§ Problem to solve
Only the lines from the one containing "Of the two items" through the end of the entries should be repeated, exactly as they appear, first and last included.

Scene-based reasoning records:
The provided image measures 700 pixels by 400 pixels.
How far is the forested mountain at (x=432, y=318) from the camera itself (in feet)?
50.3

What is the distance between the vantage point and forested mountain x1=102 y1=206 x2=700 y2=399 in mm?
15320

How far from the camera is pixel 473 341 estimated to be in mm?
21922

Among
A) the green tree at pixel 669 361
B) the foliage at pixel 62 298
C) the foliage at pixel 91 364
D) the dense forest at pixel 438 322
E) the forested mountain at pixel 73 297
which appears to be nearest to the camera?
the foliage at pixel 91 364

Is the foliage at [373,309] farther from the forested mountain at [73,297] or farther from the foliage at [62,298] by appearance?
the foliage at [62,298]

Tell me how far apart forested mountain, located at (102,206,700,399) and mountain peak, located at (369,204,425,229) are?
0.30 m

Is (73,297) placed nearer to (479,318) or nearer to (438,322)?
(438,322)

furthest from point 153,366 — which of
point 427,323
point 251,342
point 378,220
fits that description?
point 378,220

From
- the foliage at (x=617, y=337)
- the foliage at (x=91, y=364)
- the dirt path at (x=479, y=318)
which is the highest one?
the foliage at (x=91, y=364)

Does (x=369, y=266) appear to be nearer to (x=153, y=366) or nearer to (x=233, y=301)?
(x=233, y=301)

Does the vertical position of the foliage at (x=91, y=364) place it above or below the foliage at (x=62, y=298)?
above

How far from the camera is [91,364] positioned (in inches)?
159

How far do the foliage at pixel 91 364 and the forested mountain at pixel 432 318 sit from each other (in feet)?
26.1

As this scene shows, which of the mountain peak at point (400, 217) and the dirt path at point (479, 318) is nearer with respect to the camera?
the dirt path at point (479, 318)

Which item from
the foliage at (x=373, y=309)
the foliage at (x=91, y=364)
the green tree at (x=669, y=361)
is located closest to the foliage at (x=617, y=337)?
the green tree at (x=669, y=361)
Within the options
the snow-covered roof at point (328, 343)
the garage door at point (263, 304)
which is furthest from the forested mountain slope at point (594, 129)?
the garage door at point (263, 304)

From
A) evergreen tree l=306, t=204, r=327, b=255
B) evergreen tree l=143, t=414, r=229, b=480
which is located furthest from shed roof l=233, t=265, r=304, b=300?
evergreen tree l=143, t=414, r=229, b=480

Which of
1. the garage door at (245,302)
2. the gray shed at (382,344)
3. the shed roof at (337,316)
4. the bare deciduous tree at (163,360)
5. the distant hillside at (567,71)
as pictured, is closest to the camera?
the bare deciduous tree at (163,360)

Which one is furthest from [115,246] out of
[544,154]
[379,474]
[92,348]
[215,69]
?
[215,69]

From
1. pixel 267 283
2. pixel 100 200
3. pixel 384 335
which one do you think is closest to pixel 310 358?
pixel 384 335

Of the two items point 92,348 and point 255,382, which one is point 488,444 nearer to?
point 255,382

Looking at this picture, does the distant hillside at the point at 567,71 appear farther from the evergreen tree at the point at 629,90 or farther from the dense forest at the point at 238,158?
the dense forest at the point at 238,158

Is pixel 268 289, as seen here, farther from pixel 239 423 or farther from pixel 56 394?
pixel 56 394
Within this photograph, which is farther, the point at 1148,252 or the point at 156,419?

§ The completed task
Of the two items point 92,348 and point 255,382, which one is point 488,444 nearer to?
point 255,382

Looking at this picture, does the distant hillside at the point at 567,71 appear farther from the evergreen tree at the point at 629,90 or farther from the dense forest at the point at 238,158?
the dense forest at the point at 238,158

Is pixel 268 289, as seen here, farther from pixel 239 423 or farther from pixel 56 394?
pixel 56 394
Within this photograph, which is farther, the point at 1148,252 or the point at 156,419?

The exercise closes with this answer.